**What this exercise asks:**
A: Rewrite the stretch of the Market Research Society text from "The Market Research" through "in the press.", switching "professional body" to "membership organization".
B: Resume the Market Research Society text from the point where it stops.

**Given passage:**
┏━━

The Market Research Society (MRS) is a professional body for market research based in London, England. It was established in 1946 at the offices of the London Press Exchange. It represents the views of its members to government and in the press.

MRS recognises 5,000 individual members and over 500 accredited Company Partners in over 50 countries. As the regulator, they promote the highest professional standards throughout the sector via the MRS Code of Conduct. MRS is the world’s largest association serving those with professional equity in provision or use of market, social and opinion research, and in business intelligence, market analysis, customer insight and consultancy.

In 2015, it jointly ran an inquiry with the British Polling Council into the failings of polling before the British general election of that year. The inquiry found that the failure of polling to correctly predict the result was the result of unrepresentative polling samples.

┗━━

**Information provided:**
┏━━

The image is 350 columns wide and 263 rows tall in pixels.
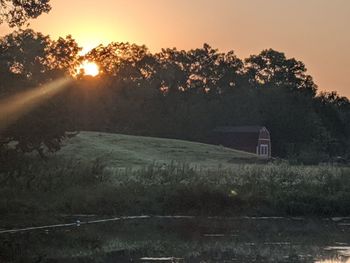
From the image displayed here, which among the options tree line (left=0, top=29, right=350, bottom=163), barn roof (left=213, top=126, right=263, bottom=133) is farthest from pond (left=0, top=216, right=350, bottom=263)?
barn roof (left=213, top=126, right=263, bottom=133)

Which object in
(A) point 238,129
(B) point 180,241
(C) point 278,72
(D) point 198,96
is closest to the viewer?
(B) point 180,241

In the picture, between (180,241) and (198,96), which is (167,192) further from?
(198,96)

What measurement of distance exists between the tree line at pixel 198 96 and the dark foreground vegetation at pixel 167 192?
35655mm

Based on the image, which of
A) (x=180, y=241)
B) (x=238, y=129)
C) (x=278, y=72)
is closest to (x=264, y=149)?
(x=238, y=129)

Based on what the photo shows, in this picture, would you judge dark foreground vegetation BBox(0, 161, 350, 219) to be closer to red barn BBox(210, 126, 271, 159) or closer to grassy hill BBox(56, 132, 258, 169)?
grassy hill BBox(56, 132, 258, 169)

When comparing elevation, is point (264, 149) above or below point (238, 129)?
below

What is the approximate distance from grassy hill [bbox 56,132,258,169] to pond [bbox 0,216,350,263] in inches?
1046

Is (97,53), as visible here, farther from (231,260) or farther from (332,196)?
(231,260)

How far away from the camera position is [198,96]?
372ft

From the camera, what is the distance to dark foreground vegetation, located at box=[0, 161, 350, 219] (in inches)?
1056

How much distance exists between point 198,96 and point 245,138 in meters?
16.9

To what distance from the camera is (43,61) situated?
6775 centimetres

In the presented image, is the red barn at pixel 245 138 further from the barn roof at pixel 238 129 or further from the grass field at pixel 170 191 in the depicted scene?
the grass field at pixel 170 191

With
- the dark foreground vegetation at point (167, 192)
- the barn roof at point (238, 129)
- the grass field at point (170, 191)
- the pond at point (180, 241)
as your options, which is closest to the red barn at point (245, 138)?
the barn roof at point (238, 129)
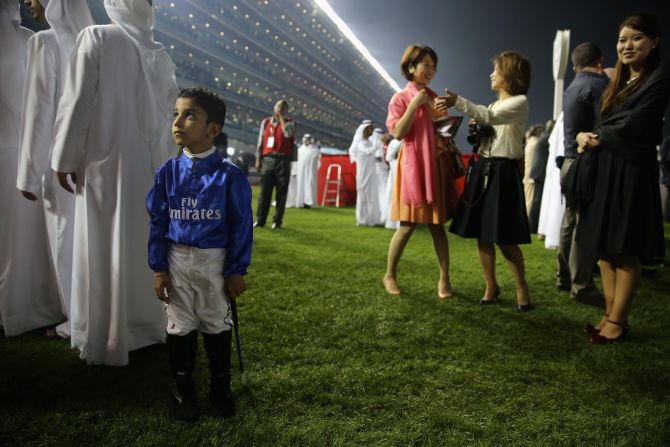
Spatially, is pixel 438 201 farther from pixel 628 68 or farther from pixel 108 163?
pixel 108 163

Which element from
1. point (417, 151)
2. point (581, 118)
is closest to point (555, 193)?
point (581, 118)

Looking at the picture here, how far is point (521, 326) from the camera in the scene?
3.00 meters

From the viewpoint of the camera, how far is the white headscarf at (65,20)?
Answer: 236 centimetres

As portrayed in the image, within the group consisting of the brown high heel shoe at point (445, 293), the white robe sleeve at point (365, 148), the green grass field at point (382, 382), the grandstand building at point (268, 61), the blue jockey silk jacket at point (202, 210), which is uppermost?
the grandstand building at point (268, 61)

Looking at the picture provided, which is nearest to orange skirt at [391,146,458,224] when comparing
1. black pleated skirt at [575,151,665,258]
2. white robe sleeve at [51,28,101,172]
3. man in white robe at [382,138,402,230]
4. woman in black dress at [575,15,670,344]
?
woman in black dress at [575,15,670,344]

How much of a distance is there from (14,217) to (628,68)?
12.0ft

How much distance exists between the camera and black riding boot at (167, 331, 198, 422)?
1752 mm

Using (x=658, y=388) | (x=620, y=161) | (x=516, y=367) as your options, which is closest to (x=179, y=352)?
(x=516, y=367)

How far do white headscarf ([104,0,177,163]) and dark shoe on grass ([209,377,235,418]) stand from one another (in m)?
1.21

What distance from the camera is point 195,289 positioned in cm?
174

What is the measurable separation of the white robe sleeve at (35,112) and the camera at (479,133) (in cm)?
262

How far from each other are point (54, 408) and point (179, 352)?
1.80 ft

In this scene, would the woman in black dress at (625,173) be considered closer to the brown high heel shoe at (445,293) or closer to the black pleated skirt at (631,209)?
the black pleated skirt at (631,209)

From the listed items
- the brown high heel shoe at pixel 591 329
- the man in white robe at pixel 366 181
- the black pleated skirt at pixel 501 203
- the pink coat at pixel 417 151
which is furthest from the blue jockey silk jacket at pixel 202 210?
the man in white robe at pixel 366 181
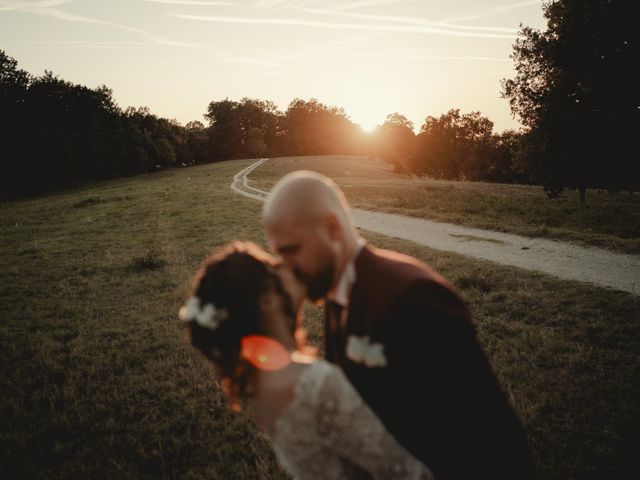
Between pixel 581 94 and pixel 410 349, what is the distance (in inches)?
856

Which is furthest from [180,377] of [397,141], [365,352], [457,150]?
[397,141]

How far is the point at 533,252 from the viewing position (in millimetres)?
11172

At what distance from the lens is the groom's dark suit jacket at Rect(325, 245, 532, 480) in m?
1.38

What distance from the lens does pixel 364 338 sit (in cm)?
156

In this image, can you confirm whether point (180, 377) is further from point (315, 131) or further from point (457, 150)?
point (315, 131)

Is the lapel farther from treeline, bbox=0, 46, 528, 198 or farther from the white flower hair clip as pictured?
treeline, bbox=0, 46, 528, 198

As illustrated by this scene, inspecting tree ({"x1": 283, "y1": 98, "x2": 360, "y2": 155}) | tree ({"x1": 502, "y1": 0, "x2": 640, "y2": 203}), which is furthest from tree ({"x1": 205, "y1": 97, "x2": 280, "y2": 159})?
tree ({"x1": 502, "y1": 0, "x2": 640, "y2": 203})

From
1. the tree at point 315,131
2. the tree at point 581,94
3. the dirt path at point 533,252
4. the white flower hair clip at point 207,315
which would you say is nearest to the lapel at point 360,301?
the white flower hair clip at point 207,315

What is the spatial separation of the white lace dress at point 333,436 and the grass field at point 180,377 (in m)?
3.00

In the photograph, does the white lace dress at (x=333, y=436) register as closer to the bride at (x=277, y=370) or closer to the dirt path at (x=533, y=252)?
the bride at (x=277, y=370)

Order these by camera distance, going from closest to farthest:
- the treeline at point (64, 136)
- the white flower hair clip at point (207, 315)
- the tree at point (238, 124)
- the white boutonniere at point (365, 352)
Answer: the white flower hair clip at point (207, 315) → the white boutonniere at point (365, 352) → the treeline at point (64, 136) → the tree at point (238, 124)

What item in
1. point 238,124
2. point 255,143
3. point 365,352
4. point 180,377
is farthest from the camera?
point 238,124

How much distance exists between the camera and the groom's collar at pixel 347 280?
173 cm

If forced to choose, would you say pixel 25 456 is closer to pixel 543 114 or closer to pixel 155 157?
pixel 543 114
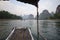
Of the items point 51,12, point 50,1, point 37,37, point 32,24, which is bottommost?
point 37,37

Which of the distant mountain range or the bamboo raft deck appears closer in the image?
the bamboo raft deck

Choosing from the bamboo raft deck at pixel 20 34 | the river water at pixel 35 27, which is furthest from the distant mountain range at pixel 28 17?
the bamboo raft deck at pixel 20 34

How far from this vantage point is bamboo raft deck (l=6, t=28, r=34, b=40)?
2.42 m

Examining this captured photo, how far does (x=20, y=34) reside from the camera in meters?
2.47

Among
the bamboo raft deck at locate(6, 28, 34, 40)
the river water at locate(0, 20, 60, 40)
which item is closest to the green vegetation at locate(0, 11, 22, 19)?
the river water at locate(0, 20, 60, 40)

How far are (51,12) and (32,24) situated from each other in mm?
384

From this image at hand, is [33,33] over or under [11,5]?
under

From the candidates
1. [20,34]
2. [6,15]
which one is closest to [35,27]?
[20,34]

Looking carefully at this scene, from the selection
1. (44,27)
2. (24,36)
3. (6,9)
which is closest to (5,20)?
(6,9)

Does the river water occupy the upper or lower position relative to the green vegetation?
lower

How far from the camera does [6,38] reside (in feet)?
8.00

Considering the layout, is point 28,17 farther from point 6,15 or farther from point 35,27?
point 6,15

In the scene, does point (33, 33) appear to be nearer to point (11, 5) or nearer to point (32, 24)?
point (32, 24)

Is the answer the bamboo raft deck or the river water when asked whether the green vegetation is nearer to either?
the river water
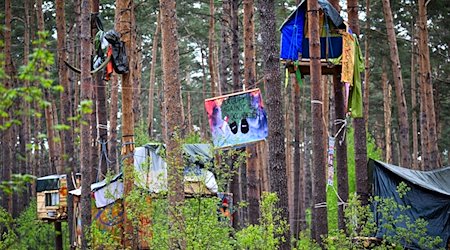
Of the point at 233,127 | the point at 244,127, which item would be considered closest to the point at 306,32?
the point at 244,127

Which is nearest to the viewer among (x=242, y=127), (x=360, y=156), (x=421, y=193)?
(x=360, y=156)

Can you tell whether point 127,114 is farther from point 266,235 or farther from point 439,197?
point 439,197

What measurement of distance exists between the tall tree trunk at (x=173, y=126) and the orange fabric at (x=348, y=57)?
10.7 ft

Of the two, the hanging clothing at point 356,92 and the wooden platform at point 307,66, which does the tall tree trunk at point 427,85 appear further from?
the hanging clothing at point 356,92

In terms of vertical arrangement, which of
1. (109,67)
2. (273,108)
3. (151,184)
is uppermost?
(109,67)

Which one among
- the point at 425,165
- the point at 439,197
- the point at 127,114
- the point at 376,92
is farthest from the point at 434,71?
the point at 127,114

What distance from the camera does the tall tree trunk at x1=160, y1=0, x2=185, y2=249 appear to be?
1120 cm

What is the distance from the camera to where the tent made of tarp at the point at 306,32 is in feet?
46.6

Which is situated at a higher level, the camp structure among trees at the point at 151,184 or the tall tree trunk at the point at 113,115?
the tall tree trunk at the point at 113,115

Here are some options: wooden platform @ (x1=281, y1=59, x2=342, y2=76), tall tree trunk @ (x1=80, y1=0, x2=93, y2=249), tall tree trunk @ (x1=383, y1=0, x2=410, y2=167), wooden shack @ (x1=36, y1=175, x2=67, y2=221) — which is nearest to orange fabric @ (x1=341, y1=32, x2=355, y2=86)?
wooden platform @ (x1=281, y1=59, x2=342, y2=76)

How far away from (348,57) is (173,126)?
3.76 m

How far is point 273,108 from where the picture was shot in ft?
37.3

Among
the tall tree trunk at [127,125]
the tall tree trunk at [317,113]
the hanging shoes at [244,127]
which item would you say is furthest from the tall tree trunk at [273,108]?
the hanging shoes at [244,127]

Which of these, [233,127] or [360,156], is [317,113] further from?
[233,127]
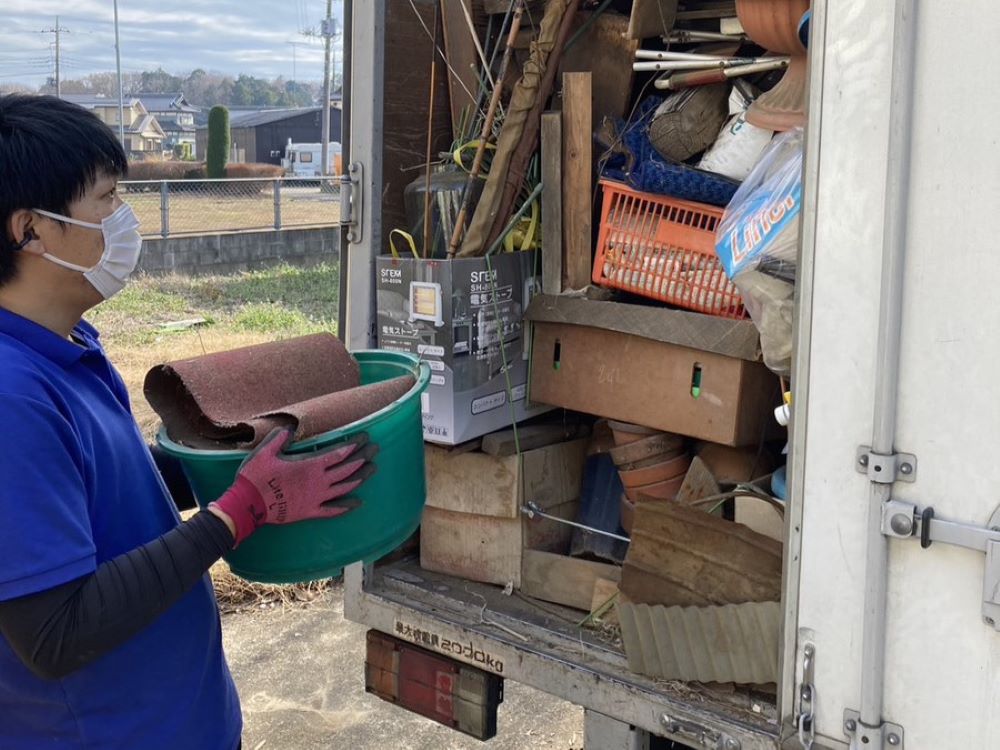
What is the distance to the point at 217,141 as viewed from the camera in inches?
1309

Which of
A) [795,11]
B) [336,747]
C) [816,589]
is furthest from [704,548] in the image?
[336,747]

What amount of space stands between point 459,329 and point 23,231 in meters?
1.20

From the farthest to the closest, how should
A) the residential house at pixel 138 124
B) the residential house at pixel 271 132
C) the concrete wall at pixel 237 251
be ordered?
the residential house at pixel 138 124 < the residential house at pixel 271 132 < the concrete wall at pixel 237 251

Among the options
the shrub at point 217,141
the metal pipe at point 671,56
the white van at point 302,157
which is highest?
the white van at point 302,157

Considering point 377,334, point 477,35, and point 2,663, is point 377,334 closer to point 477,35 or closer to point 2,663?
point 477,35

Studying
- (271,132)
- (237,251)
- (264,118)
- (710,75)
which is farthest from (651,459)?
(264,118)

┗━━

**Outputs in order:**
A:
The Market Research Society (MRS) is a membership organization for market research based in London, England. It was established in 1946 at the offices of the London Press Exchange. It represents the views of its members to government and in the press.

B:
== History ==
The Market Research Society was born on the 5th of November, 1946 in the offices of the London Press Exchange. With 23 founder members, the early meetings operated as a luncheon club where practitioners of market research met to learn the business and maintain an understanding of industry developments. In 1954, The Society adopted its first Code of Standards – covering ethics, reporting and survey standards. 1957 saw the first Conference held in Brighton. The first volume of the Journal of the Market Research Society was published in 1959. In 1977 the MRS Secretariat moved to larger offices at 15 Belgrave Square, London. A few years later in 1986, the Society Secretariat moved to 175 Oxford Street, London as the total membership reached 5,247. In 1990, MRS purchased its current headquarters at 15 Northburgh Street where it remains today.

== Other initiatives ==
MRS has support services for professionals and organisations to stay connected.

- Research Live − industry news, opinion, special reports and feature articles for market and social researchers, data analysts and consumer insight professionals.

- Research Buyer’s Guide − used by client researchers and procurement professionals, RBG is the source of accredited research suppliers in the UK and Ireland.

- Fair Data − a data compliance mark enabling consumers to make educated choices about their personal data.

- Research Jobfinder − a specialist job board for the insight sector, with approximately 700 jobs.

- International Journal of Market Research − a source of information for best practice and new thinking in market research.

- Impact Magazine − quarterly magazine on research, insight and business intelligence.

- Training in market research − the MRS offers training in quantitative and qualitative research techniques and approaches. These can be used as part of the MRS's CPD programme which seeks to promote professionalism in the market research sector.

==Position holders and notable members==
- Jane Frost, CBE, CEO of MRS.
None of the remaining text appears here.